EXERCISE AIM:
Rewrite the part of the material that opens with the line containing "Wandlamp Maan Muurschildering" and closes with the line containing "Mengjay Trade E27", both included, as a JSON list of strings with one string per line and no blank lines. Leave the pictures out of the answer.

PROVIDED RECORDS:
•••••

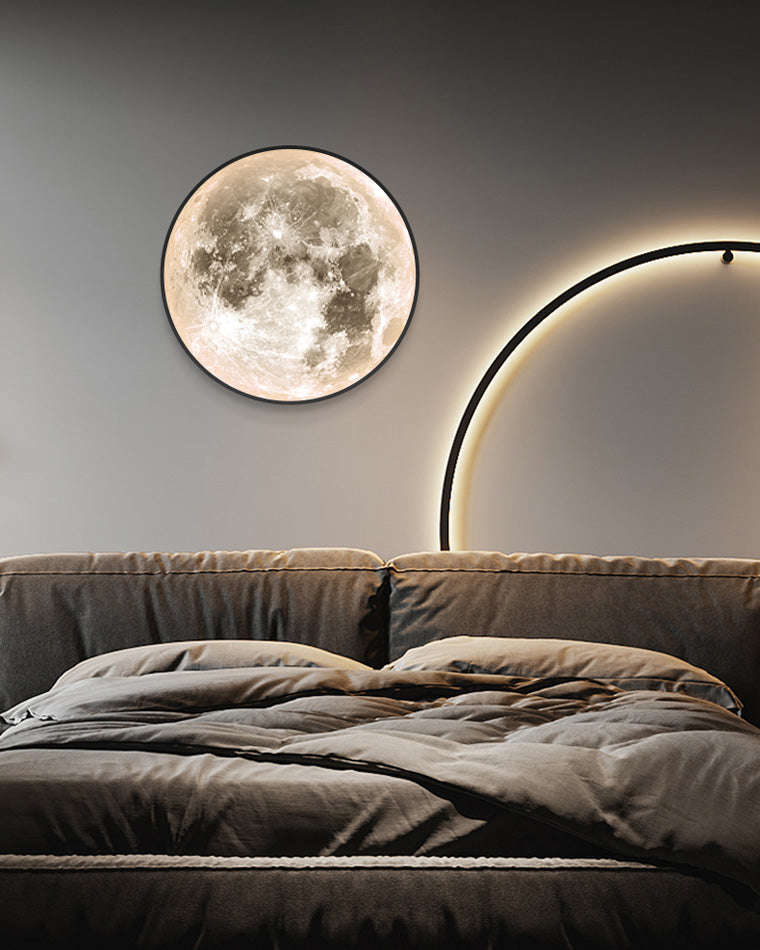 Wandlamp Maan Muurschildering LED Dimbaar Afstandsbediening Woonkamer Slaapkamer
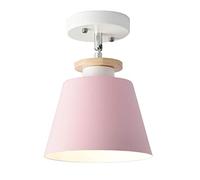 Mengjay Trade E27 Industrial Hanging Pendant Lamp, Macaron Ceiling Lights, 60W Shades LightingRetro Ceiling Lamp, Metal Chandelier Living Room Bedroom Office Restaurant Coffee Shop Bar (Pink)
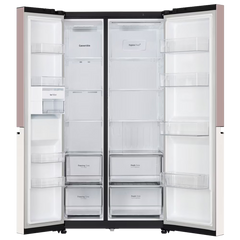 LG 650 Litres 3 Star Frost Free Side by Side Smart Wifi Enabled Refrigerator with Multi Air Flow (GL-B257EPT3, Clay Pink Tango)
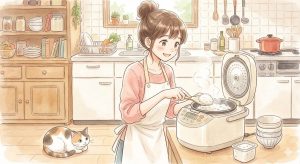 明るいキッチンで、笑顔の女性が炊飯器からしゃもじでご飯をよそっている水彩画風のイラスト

•••••

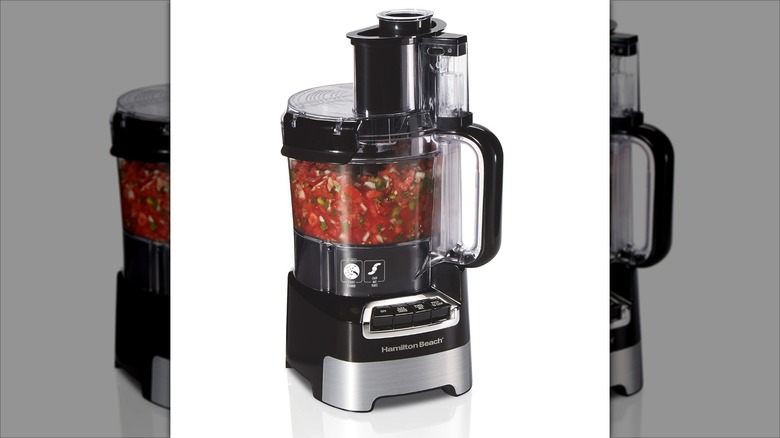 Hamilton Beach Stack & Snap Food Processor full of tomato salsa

•••••

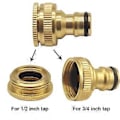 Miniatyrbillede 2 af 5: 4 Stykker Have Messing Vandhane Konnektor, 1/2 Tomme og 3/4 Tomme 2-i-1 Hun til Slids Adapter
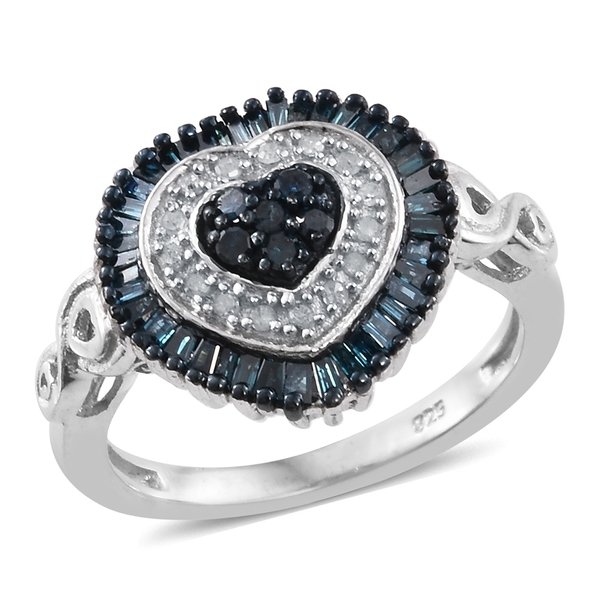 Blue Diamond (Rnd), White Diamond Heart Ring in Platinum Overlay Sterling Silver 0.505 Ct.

•••••

TASK RESULT:
[
  " Wandlamp Maan Muurschildering LED Dimbaar Afstandsbediening Woonkamer Slaapkamer",
  " Mengjay Trade E27 Industrial Hanging Pendant Lamp, Macaron Ceiling Lights, 60W Shades LightingRetro Ceiling Lamp, Metal Chandelier Living Room Bedroom Office Restaurant Coffee Shop Bar (Pink)"
]